コンテナ利用者に捧げる AWS Lambda の新しい開発方式 !
Author : 下川 賢介
第一回 コンテナ Lambda の”いろは”、AWS CLI でのデプロイに挑戦 !
こんにちは、サーバーレス スペシャリストソリューションアーキテクトの下川 (@_kensh) です。
builder’s flashをご覧になっている皆様は AWS re:Invent 2020 で発表された「AWS Lambda の新機能 – コンテナイメージのサポート」についてももご存知の方が多いと思いますが、ご存知ですか ?
今回はこのコンテナイメージサポートの基本的な話について触れていきたいと思います。
この連載記事のその他の記事はこちら
- 選択
- 第 1 回 コンテナ Lambda の”いろは”、AWS CLI でのデプロイに挑戦 !
- 第 2 回 コンテナ Lambda を開発、まずは RIC と RIE を使ってみよう !
- 第 3 回 コンテナ Lambda をカスタマイズして、自分好みの PHP イメージを作ろう !
- 第 4 回 コンテナ Lambda を AWS SAM でデプロイしよう !
- 第 5 回 コンテナ Lambda の CI/CD パイプラインの考え方
- 第 6 回 コンテナ Lambda の CI/CD パイプラインを SAM Pipeline で作ろう !
- 第 7 回 コンテナLambdaでサイドカーパターンは実現可能なの ?
ご注意
本記事で紹介する AWS サービスを起動する際には、料金がかかります。builders.flash メールメンバー特典の、クラウドレシピ向けクレジットコードプレゼントの入手をお勧めします。
なぜコンテナイメージサポートが必要だったか ?
AWS Lambda は 2014 年 11 月 13 日にサービス提供を開始 して以来、当初は想像もしなかったほどの多くのワークロードで利用されてるようになってきました。

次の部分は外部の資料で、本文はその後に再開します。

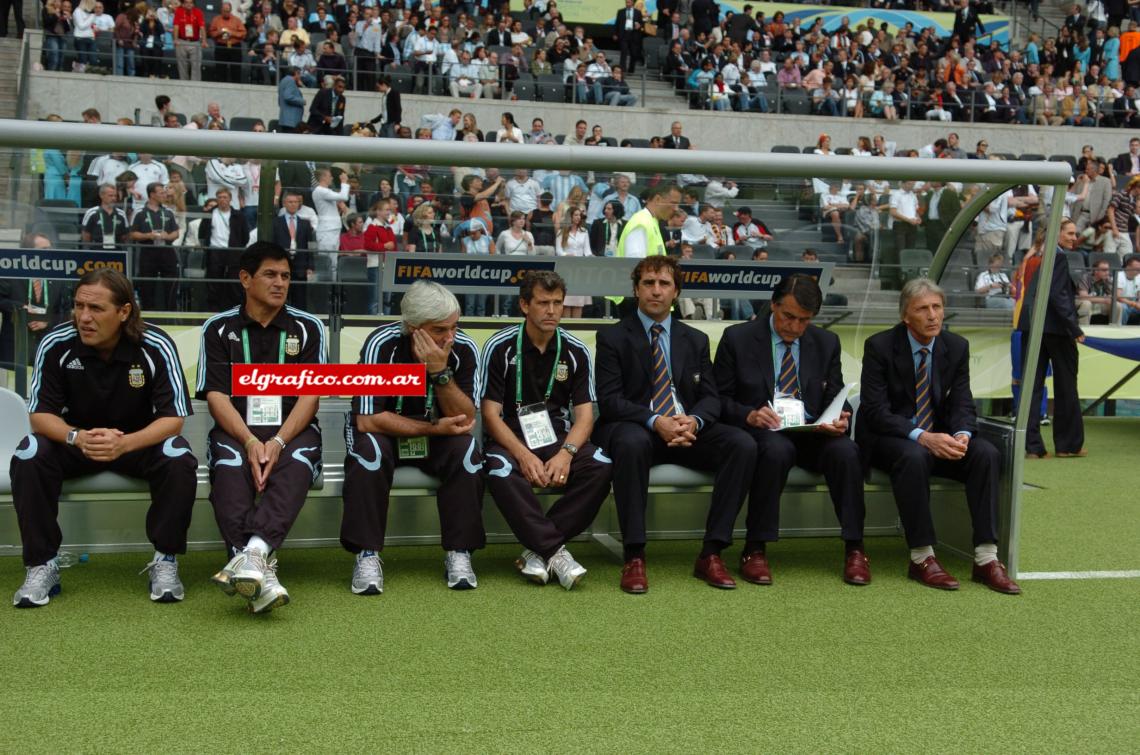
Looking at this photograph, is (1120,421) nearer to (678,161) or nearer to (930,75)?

その中で、開発や運用にかかわる要望が出てきました。たとえばこんな要望。
- プロセス・ガバナンスに対するよくあるご要望
- サーバーレスもコンテナも使っているが、CI/CD とかツールが個別なのをどうにかしたい。
- ローカルテストの方式を統一したい
- 依存関係の管理方法を統一したい
- イミュータブルイメージとしての配布や、ステージング環境や本番環境などの環境間を超えたデプロイをしたい
- 処理における制限へのよくあるご要望
- 機械学習関連ライブラリが大きくてサイズ上限にぶつかる。
AWS Lambda を利用しているシステムでは、システム内の別のエンドポイントが Amazon ECS や Amazon EKS で実装されていたり、コンテナとしてアプリケーションをデプロイしていることもよくあります。そのため Lambda は Zip デプロイ、コンテナ系サービスは Docker イメージを利用したデプロイと、CI/CD の体験が異なり、開発者は二種類のデプロイ方法を学習する必要がありました。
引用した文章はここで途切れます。